According to Narumi, anyone is able to send in a performance of theirs that they’d like to share, no matter how old the video. That’s how Tracy Wong, a first-year doctoral student studying piano performance and now co-communications director, first got involved with the organization. 

Apart from wanting to be involved within the University, the messaging and mission of Medicinal Music Makers is what drew Wong in. Wong received her bachelor’s in psychology and piano performance from Oberlin College, so the connection between music, science and the healing arts has been important to her. However, as she pursued her master’s degree in piano performance, Wong was not able to explore her other interests.

“So coming [to USC] because I know obviously, the Keck School of Medicine is huge at USC, I was already on the lookout for something that would satisfy that itch to connect the two things in my life, so [Medicinal Music Makers] was perfect,” Wong said. 

As a piano teacher, Wong has also seen firsthand how music has been able to assist others. 

“I’ve had students who have come to me who are living with Parkinson’s. And after an hour or two hours of a lesson and focusing attention on these minute details that they’re playing with their fingers, that tactile action actually helps a lot with Parkinson’s disease. And the shakes are noticeably better for like the day after a lesson or something like that,” Wong said. 

For Antoinette Perry, the faculty advisor of Medicinal Music Makers, being a part of the organization has shown her a lot about the healing powers of music.

“I always knew [music] provided healing to the soul that I didn’t realize that it also aids in healing the physical body so that was a big surprise to me,” Perry said. 

Even while virtual, Wong is glad that the organization is still able to serve its purpose. As view counts on the videos go up, indicating that people are watching and listening, Wong appreciates that the videos can “bring a little bit of levity and a little bit of beauty into people’s lives.”

“I think that that feeling is only going to grow, because I’ve only gotten like a virtual version of it. I think it’s going to be increasing tenfold when we’re all back in person and we’re able to actually bring our performers into the hospital as volunteers and watch people’s reactions live and give them a little bit of our time like that,” Wong said.

According to Wong, the group has been in talks of continuing the virtual concerts in addition to in-person performances. Kenneth Cunanan, a first-year graduate student studying biomedical engineering and the co-communications director of Medicinal Music Makers, hopes to one day experience how it felt like to be at the hospital in-person.
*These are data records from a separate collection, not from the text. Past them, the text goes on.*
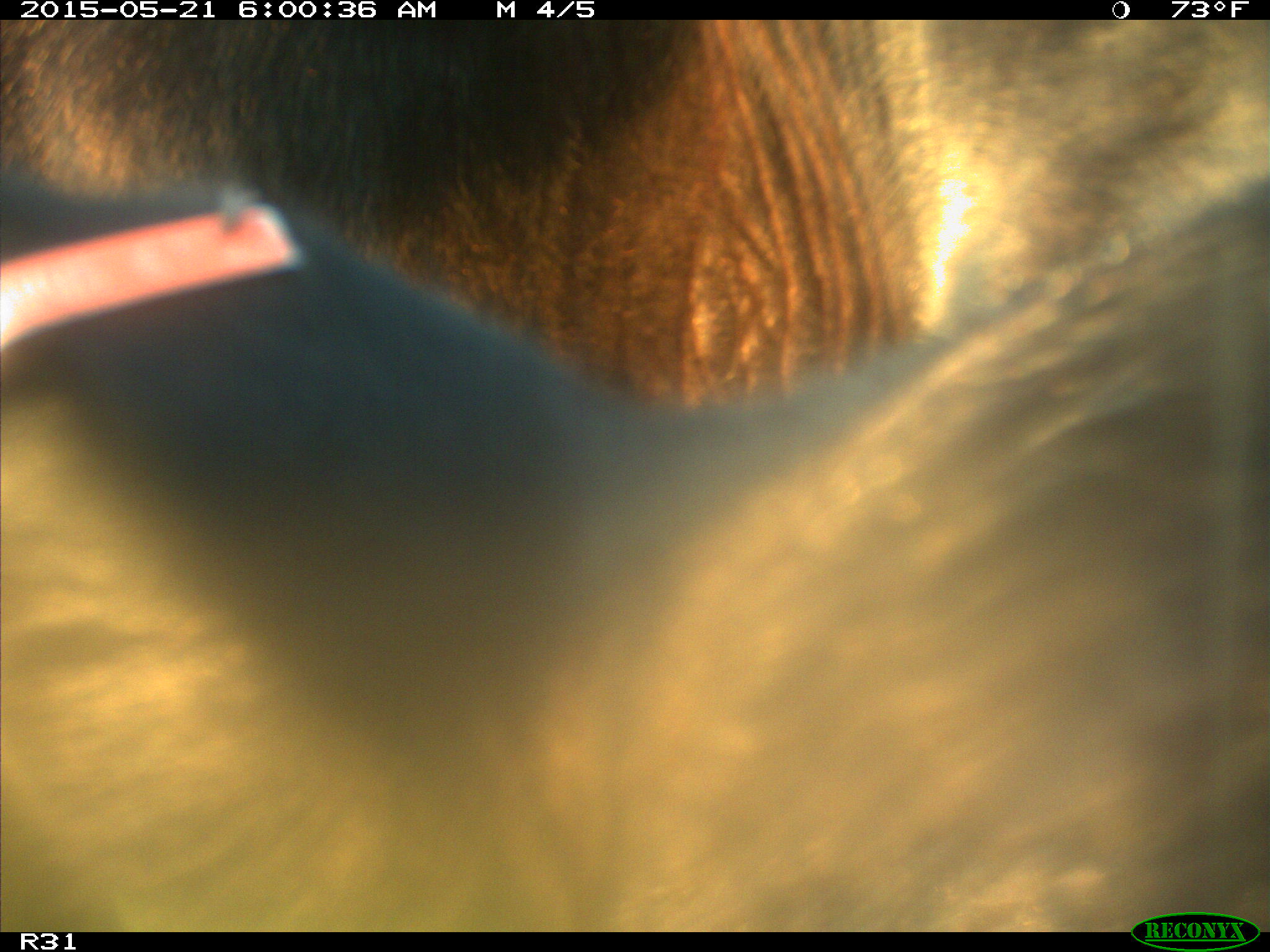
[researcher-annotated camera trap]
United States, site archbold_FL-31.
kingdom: Animalia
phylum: Chordata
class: Mammalia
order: Artiodactyla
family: Bovidae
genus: Bos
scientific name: Bos taurus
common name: domestic cow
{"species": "Bos taurus (domestic cow)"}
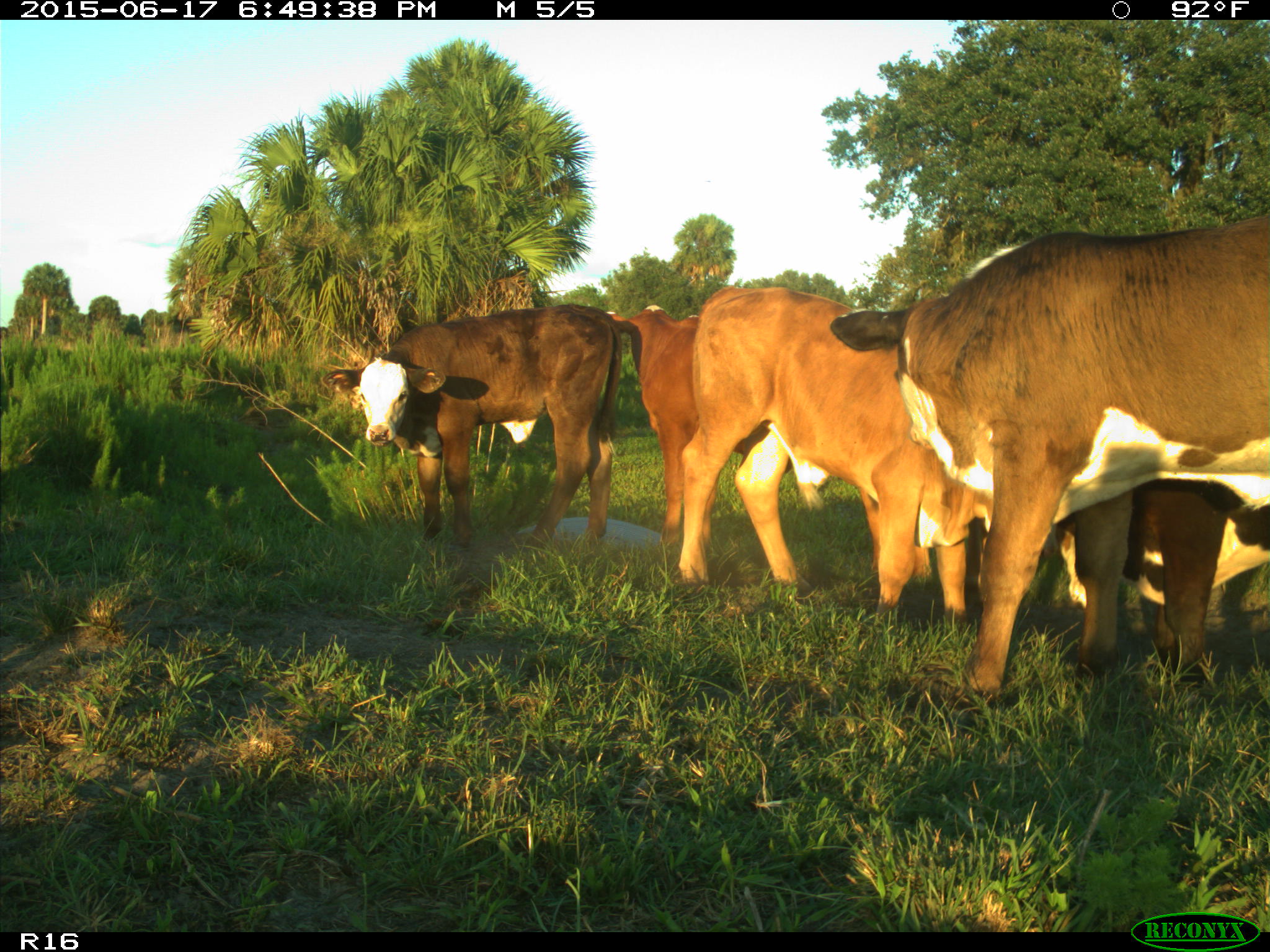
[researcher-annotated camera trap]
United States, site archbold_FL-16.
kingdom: Animalia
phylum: Chordata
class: Mammalia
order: Artiodactyla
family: Bovidae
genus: Bos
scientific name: Bos taurus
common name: domestic cow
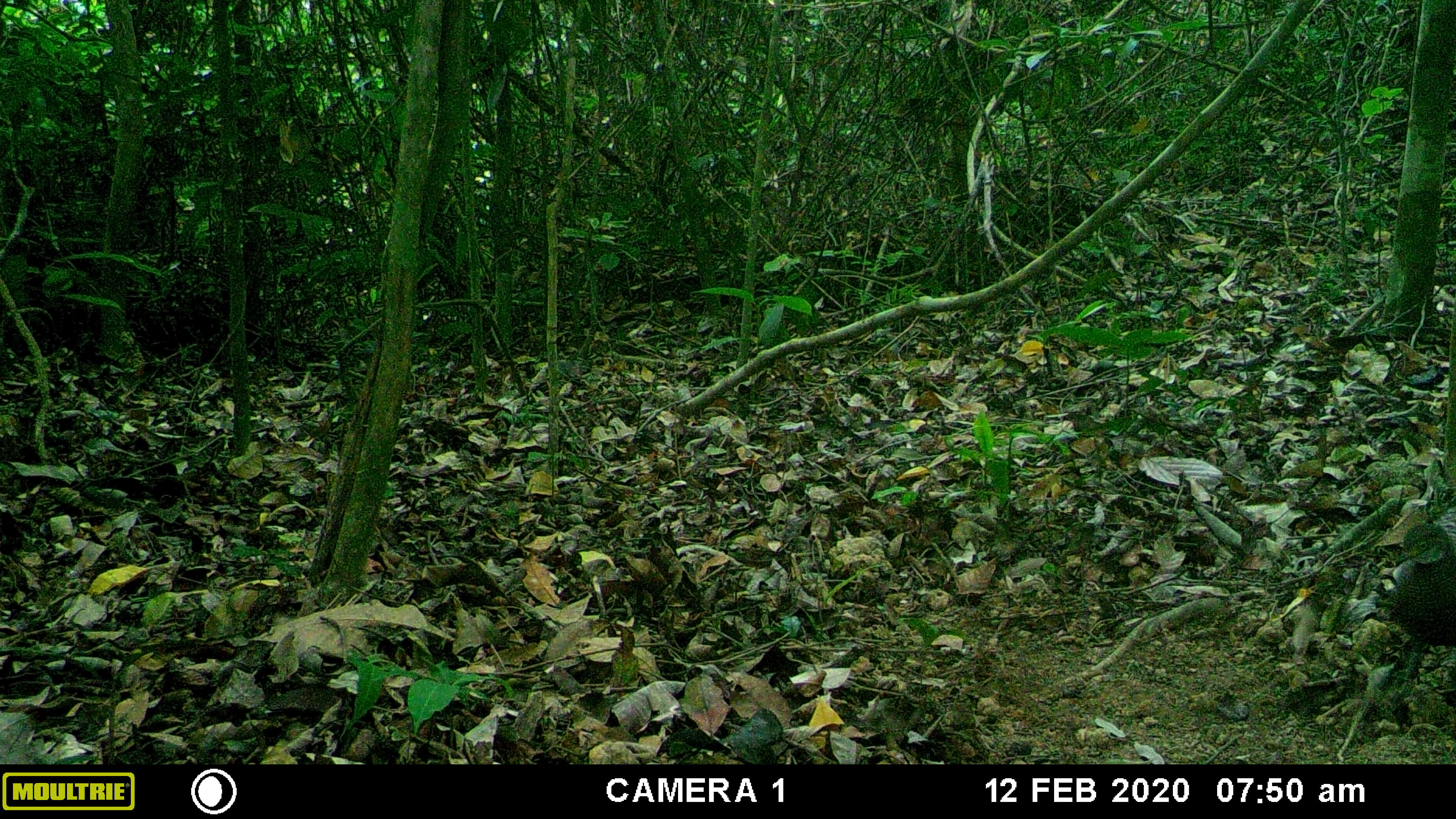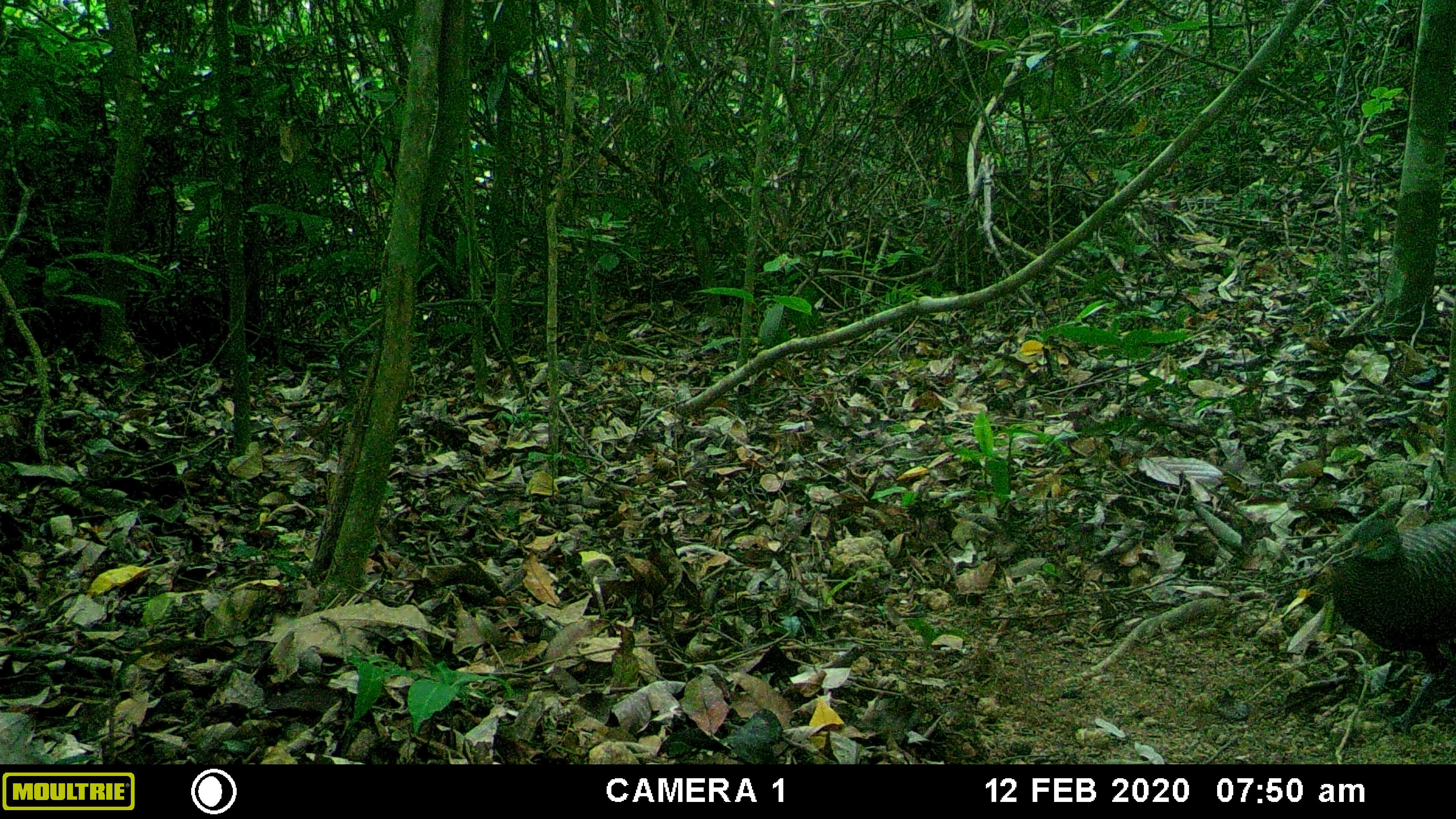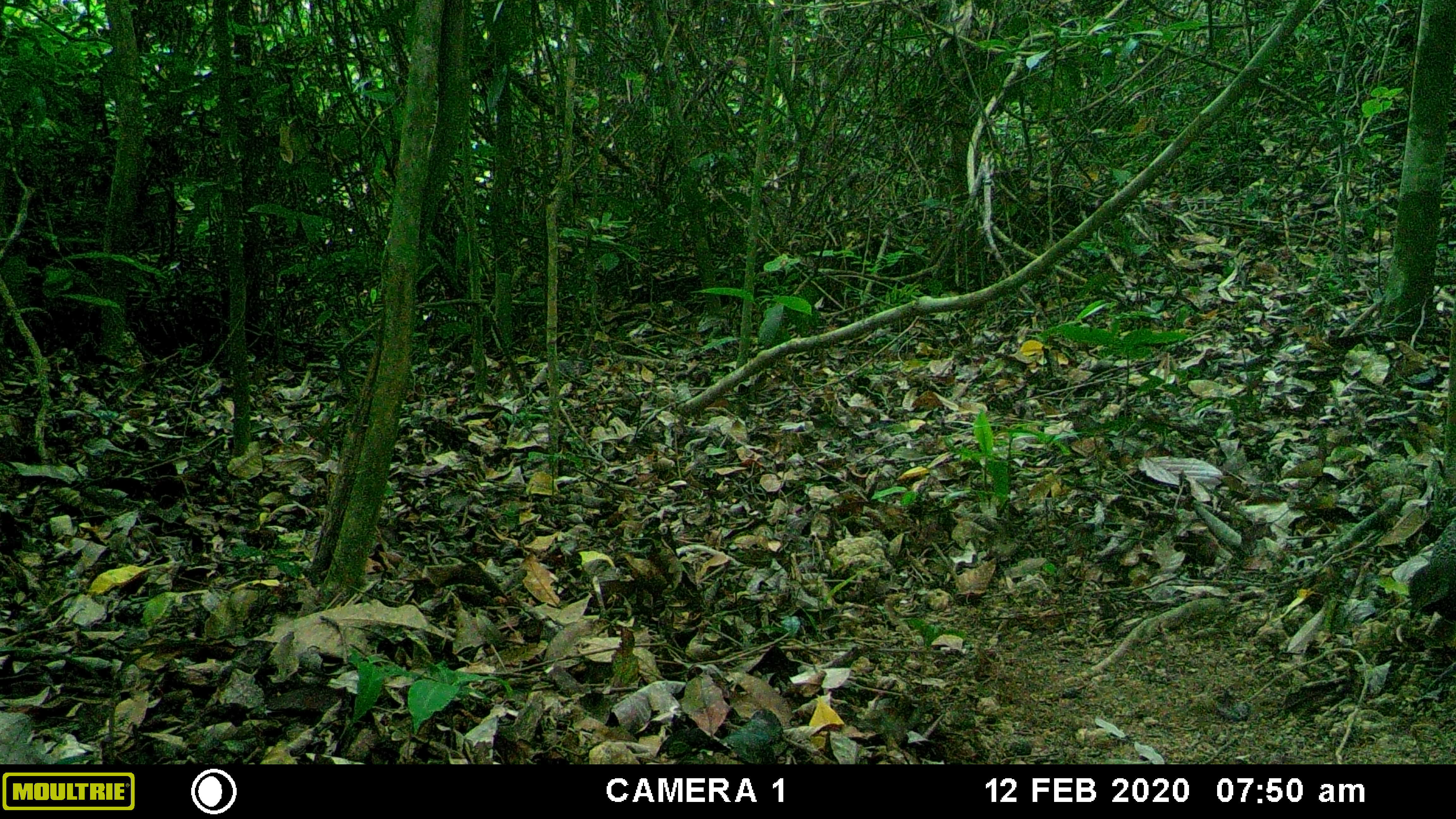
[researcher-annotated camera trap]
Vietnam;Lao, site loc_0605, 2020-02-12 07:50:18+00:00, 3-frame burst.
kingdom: Animalia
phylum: Chordata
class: Aves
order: Galliformes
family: Phasianidae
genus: Polyplectron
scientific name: Polyplectron bicalcaratum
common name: gray peacock-pheasant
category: grey peacock pheasant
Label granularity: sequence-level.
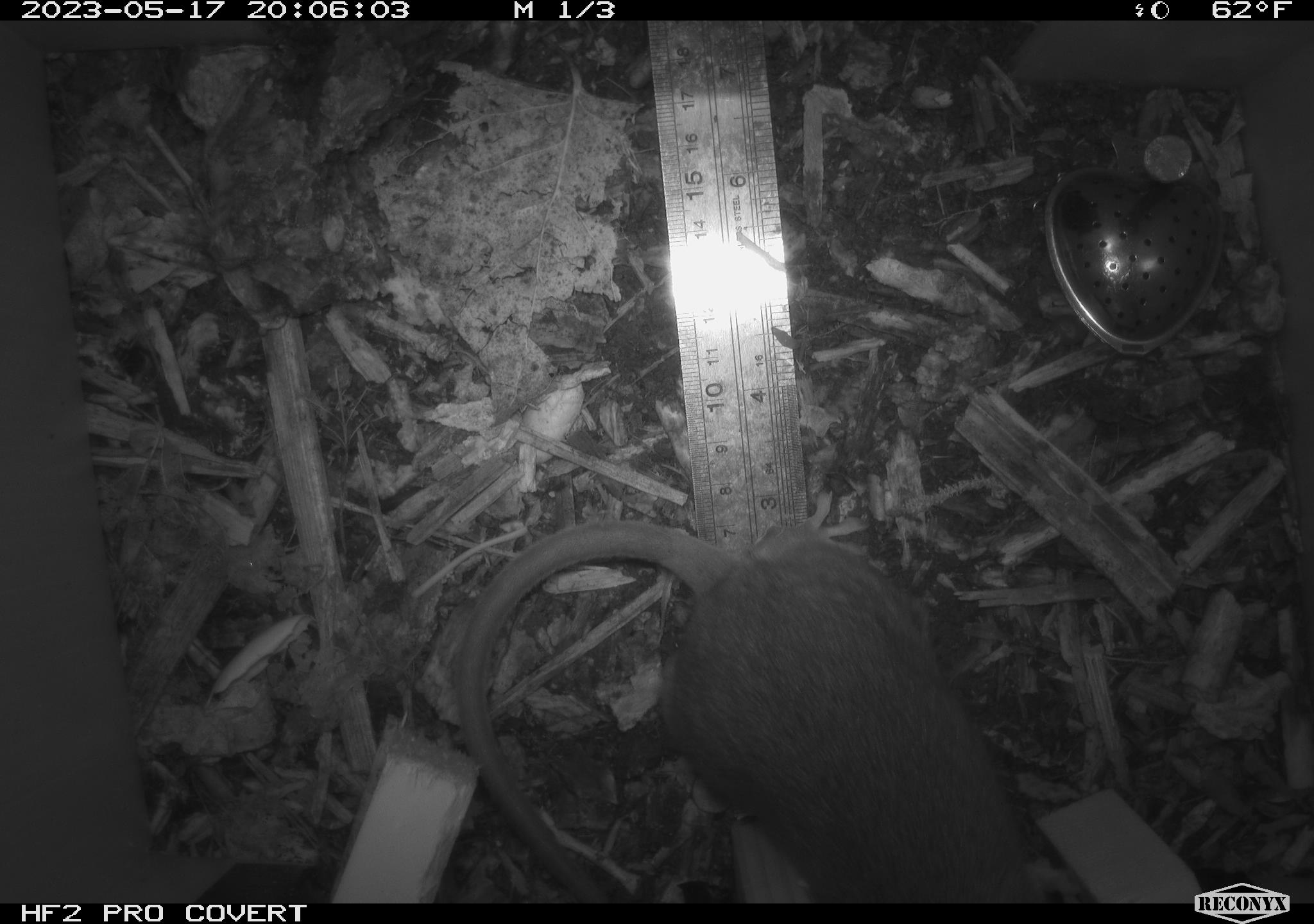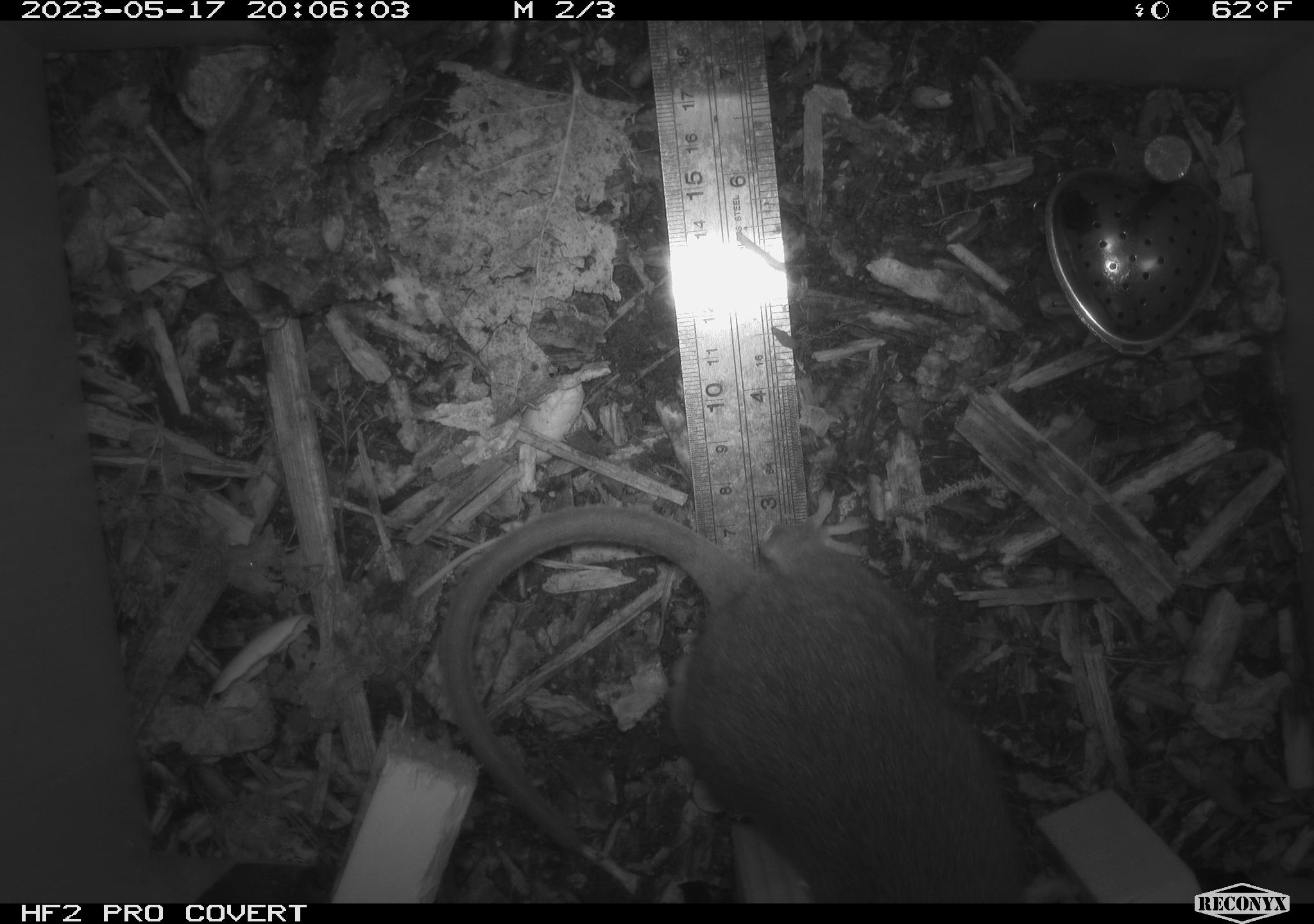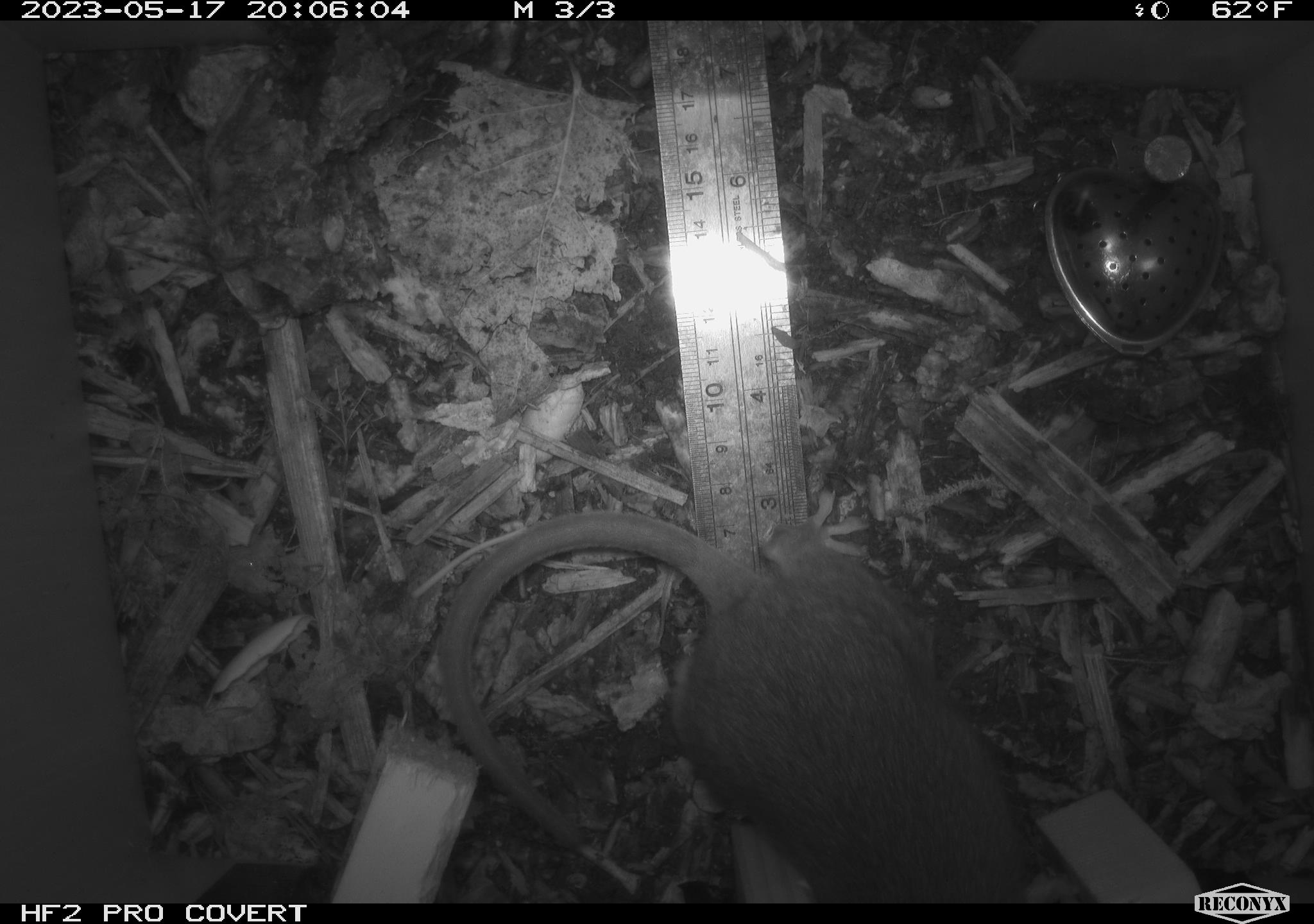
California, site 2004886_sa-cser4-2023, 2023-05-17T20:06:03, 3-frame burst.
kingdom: Animalia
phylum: Chordata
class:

So far, though, Cunanan has enjoyed being in the group as it functions now. 

“We have a pretty good sense of camaraderie. I think we mesh well together, and we’re pretty welcoming for new members and current members,” Cunanan said. 

Overall, Perry describes the organization as a reminder to music students of what their purpose is in studying music. 

“Sometimes we lose sight of that when we spend so many hours in the practice room, and we’re just thinking of ourselves, and how good we’re gonna get,” Perry said. “And it’s very gratifying for them to see how gratifying it is to be able to improve the lives of others and to be able to bring beauty into the world.”